"O filme que não deveria existir." Publicado originalmente em: Pensando a Dor. |
Antes de falar objetivamente sobre o filme, acho necessário colocar algumas palavras: nunca me considerei um aluno e, muito menos, um discípulo do Olavo (até porque não tenho a prepotência para assim me denominar), mas nutro pelo pensamento Olavista um apreço considerável e uma concordância significativa com boa parte de suas ideias (embora não sejam todas). Por isto, considero simplesmente ultrajante toda a maracutaia e patifaria promovida pelo festival de Recife com relação ao filme, demonstrando sintomaticamente o parasitismo de boa parte da intelligentsia brasileira. Mas vamos ao que interessa.

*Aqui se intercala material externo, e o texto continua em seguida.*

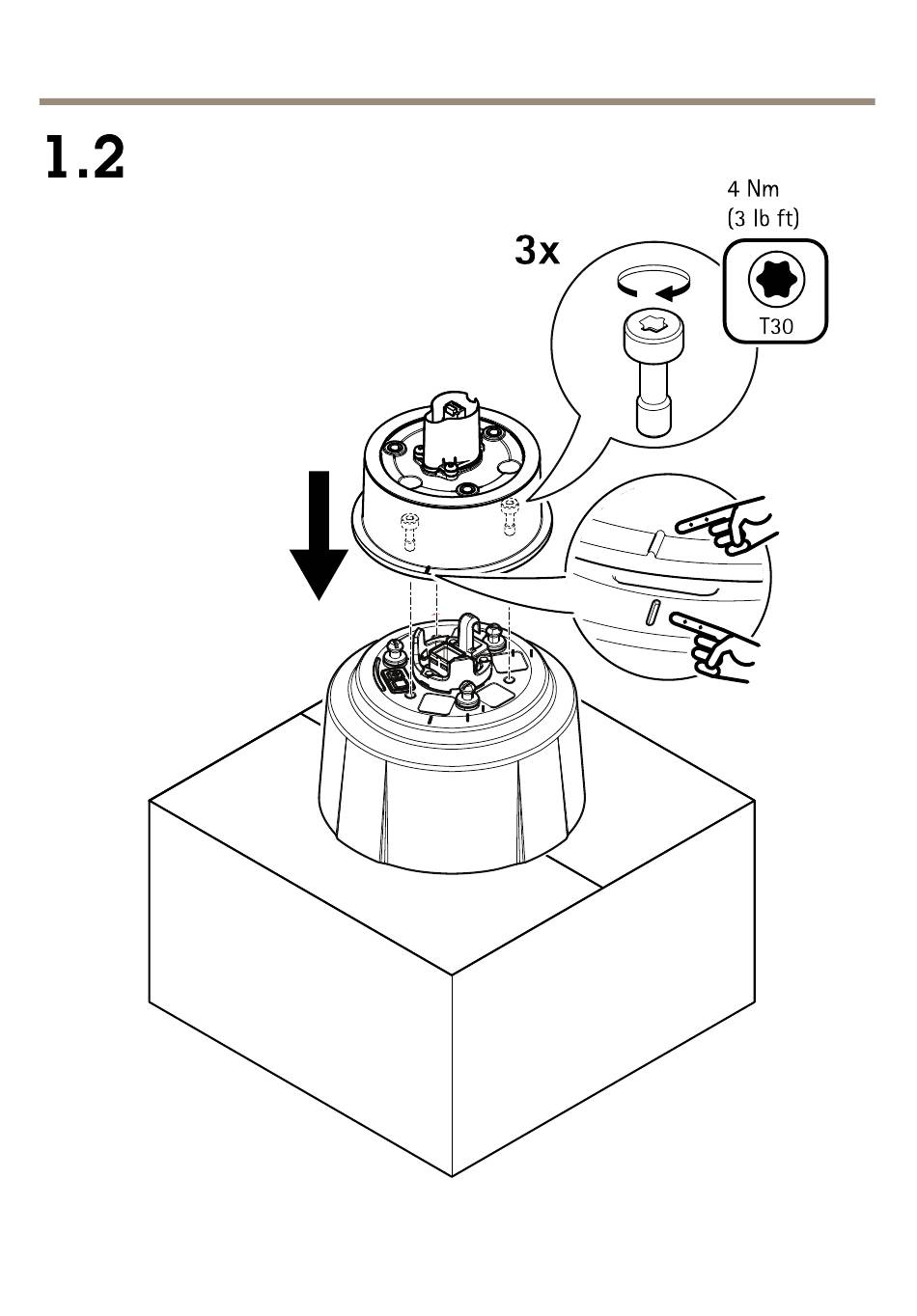 1.2

4 Nm
(3 lb ft)

3x

T30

É claro que é impossível adaptar todo o contexto de uma obra literária para o cinema. As plataformas de produção dessas vertentes artísticas são compostas de características muito distintas e é muita ingenuidade imaginar que um filme consiga abarcar toda a narrativa tratada no livro (ainda mais quando este aborda tantas questões, especialmente filosóficas). Por isso que, ao menos para mim, o filme O Jardim das Aflições serve apenas como um introdutório das reflexões engendradas por Olavo no seu livro homônimo e, em certa medida, ao resto de sua extensa produção filosófica.
Na primeira parte do filme: Contra a tirania do coletivo, o Olavo desencadeia a ponta do iceberg de suas reflexões acerca das compleições socio-político-jurídicas do mundo contemporâneo, tomando como princípio "o jardim das delícias" de Epicuro, no qual ele encontra as raízes que viriam, posteriormente, a desembocar nas ideias que culminariam nas aflições de seu jardim. Neste ponto, o Olavo se põe ostensivamente contra a ação centralizadora e instrumentalizada com que o Estado detém o poder, bradando de tal forma que - brinco - assemelha-se a um libertário inveterado.
Caçando os esquerdistas. |
Apesar do tom de bajulação que às vezes surge no filme (consequência clara da admiração dos produtores do filme com relação ao filósofo), a construção do longa deixa a desejar ao mostrar as ideias do Olavo sem uma espécie de confrontamento mais claro. É óbvio que o intuito do filme é mostrar e disseminar as ideias do pensador, tais como elas são, mas trabalhar as ambiguidades com que o próprio Olavo erigiu seu pensamento poderia ter acrescentado para o filme. Contudo, isso não foi o suficiente para diminuir o brilhantismo do filme.
Olavo de Carvalho é, talvez, uma das figuras mais importantes no confronto com a hegemonia de pensamento e, citando o Lobão, o apartheid intelectual que foi engendrado nos meios de difusão de ideias pela intelligentsia brasileira. Além disso, foi por influência sua que muitas produções bibliográficas chegaram ao alcance dos leitores brasileiros, que jamais teriam acesso se não fosse pela sua iniciativa. E, sobretudo, na formação intelectual de diversos jovens. Por isto, é, ao menos para mim, compreensível o furor que seu nome causa, tanto por admiradores quanto por detratores. Afinal, a maior força que existe é a personalidade e, sem dúvidas, isso é algo que não falta ao Olavo.